For instance, this picture (a very small one, I apologize):
That’s Dean Hanson on the left, and on the right, Tom Lichtenheld, another incredible art director.
Tom’s last name is German for “lighthouse” but we mostly asked him, “Hey Tom? Do you need to be Licked-and-Held?” He rarely took us up on this. Tom is the only person I know who can get inebriated on a half a glass of beer. At a creative retreat in the ’90s, with a half a glass of beer in his belly, Tom spent the night making a horrible little “art film” full of feelings and bullshit and gave it the Windham Hill name of “Parallel Ironies.” He went on to be a CD at Cramer-Krassalt in his home state of Illinois. But nowadays you’ll find his name listed in the New York Times Best Sellers list, where you’ll see his sixth children’s book selling like hotcakes. Click here to see his “Shark vs. Train.”
This guy in the middle is the famous Bob Barrie, now of Barrie D’Rozario Murphy. Bob is the single most award-winning creative in advertising history and probably the space-time continuum. Last time I sat in Bob’s office at Fallon, the weight of the 40 or so One Show pencils on his shelf actually bent the shelf making it sag like a donkey’s back. Bob was also famous for spilling coffee. I’m serious, it was legendary his inability to keep coffee in a cup. In fact, when the building got new carpeting we had a contest to see when Bob would ruin the carpet in his office. Like a fool, I put my bet at 10:00 am. The winning bet was 8:30, several minutes after the office opened.
To the left of Bob (we called him “Baub”) is Ellen Steinberg. She was one of the first women to break into the ranks (yeah, it was kind of a boys club, but just for a while). I’m sure privately she worried like I did, “Man, can we hold our own in this crowd?” But did she ever. Just look up her name in the annuals that Fallon pretty much dominated from about 1984 to ’96. And now she’s a big shot at McKinney where they just finished that cool campaign for Sherwin-Williams. Bless you, Ellen.

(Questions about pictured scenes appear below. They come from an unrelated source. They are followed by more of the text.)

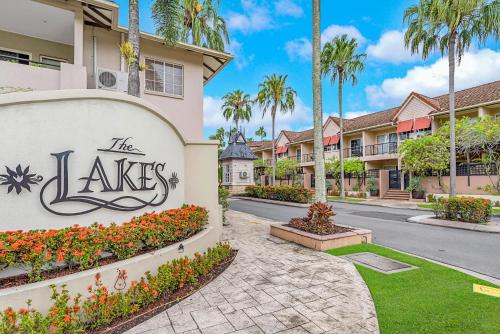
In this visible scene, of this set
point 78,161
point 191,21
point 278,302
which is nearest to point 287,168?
point 191,21

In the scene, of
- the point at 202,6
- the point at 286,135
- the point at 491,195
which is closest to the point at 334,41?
the point at 202,6

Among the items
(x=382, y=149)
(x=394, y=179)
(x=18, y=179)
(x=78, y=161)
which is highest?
(x=382, y=149)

To the right, Bruce Bildsten. People …. this is the guy who brought to life what was pretty much the very first internet marketing smash, BMW Films. (Along with about 58,000 other great things.) He, too, was one of the very first creatives hired at what was then called Fallon McElligott. I always thought Bruce looked like Clint Eastwood.

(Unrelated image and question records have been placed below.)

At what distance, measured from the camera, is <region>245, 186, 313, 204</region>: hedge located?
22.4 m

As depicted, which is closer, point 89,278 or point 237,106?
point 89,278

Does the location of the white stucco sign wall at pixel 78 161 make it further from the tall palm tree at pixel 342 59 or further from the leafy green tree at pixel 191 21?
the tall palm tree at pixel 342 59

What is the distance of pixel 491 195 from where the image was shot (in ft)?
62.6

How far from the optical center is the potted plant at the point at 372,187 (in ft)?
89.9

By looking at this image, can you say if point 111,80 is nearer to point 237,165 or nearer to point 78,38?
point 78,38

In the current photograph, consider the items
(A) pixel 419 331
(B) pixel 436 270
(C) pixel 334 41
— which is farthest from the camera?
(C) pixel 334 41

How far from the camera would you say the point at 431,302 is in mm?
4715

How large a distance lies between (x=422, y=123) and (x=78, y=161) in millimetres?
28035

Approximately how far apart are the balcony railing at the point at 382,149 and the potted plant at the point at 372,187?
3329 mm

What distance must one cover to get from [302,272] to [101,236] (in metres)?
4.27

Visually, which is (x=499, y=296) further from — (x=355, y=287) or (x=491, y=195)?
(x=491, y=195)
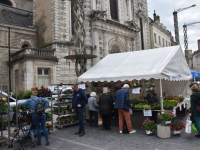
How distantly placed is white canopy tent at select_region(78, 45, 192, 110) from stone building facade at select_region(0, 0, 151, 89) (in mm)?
8621

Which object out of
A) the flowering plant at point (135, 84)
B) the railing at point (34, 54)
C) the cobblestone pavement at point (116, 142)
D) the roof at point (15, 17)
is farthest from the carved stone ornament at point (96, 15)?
the cobblestone pavement at point (116, 142)

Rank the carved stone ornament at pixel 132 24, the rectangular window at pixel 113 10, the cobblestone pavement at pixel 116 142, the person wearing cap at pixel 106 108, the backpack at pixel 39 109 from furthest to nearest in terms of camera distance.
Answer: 1. the carved stone ornament at pixel 132 24
2. the rectangular window at pixel 113 10
3. the person wearing cap at pixel 106 108
4. the backpack at pixel 39 109
5. the cobblestone pavement at pixel 116 142

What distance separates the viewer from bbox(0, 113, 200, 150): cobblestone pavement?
216 inches

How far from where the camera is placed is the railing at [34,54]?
1619 cm

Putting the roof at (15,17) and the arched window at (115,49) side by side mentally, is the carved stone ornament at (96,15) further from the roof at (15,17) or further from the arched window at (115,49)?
the roof at (15,17)

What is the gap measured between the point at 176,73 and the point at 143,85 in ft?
4.58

This is the lovely Julie Ruddy with Dion Hughes (also lovely). Julie was there forever as the creative coordinator, and she’d likely say she was Mom to a whole bunch of babies. She could out-foul-mouth any one of us and was never at any time impressed with how cool and talented we all thought we were. Dion was one of the first out-of-towners brought into the fold and was my direct report for a long time. I used to give him shit for trashing most of my concepts. I openly called him the “Chipper” because presenting work to Dion was like feeding stuff into one of those wood chippers.
Left to right, here’s Dean Buckhorn, John Liegy, and good ol’ Dean Hanson again. Jumpin’ Jesus, all these people are so so good. (Buckhorn is one of the single funniest people in captivity.) The bench depth at this one agency went down for fathoms. I regret I do not have pictures of everyone. I know I’m missing all kinds of brilliant mo-fo’s, like Mark Johnson and Mike Lescarbeau, Mike Gibbs and Jarl Olsen, Judy Brink and Joe Paprocki, Bob Brihn and Doug DeGrood, and … jesus for what seemed like an elite group of extraordinary creatives, the list seems to go on.
I suppose we all have places we hold dear in our hearts. Times and places where everything seemed to be firing on all cylinders, where nothing was more important than the work, where every department was aligned to one purpose, where every person you met in the hallways was someone you can learn from, where politics didn’t exist, and everyone rooted for everyone else. That’s what it was like at Fallon McElligott. Those were the days, my friend.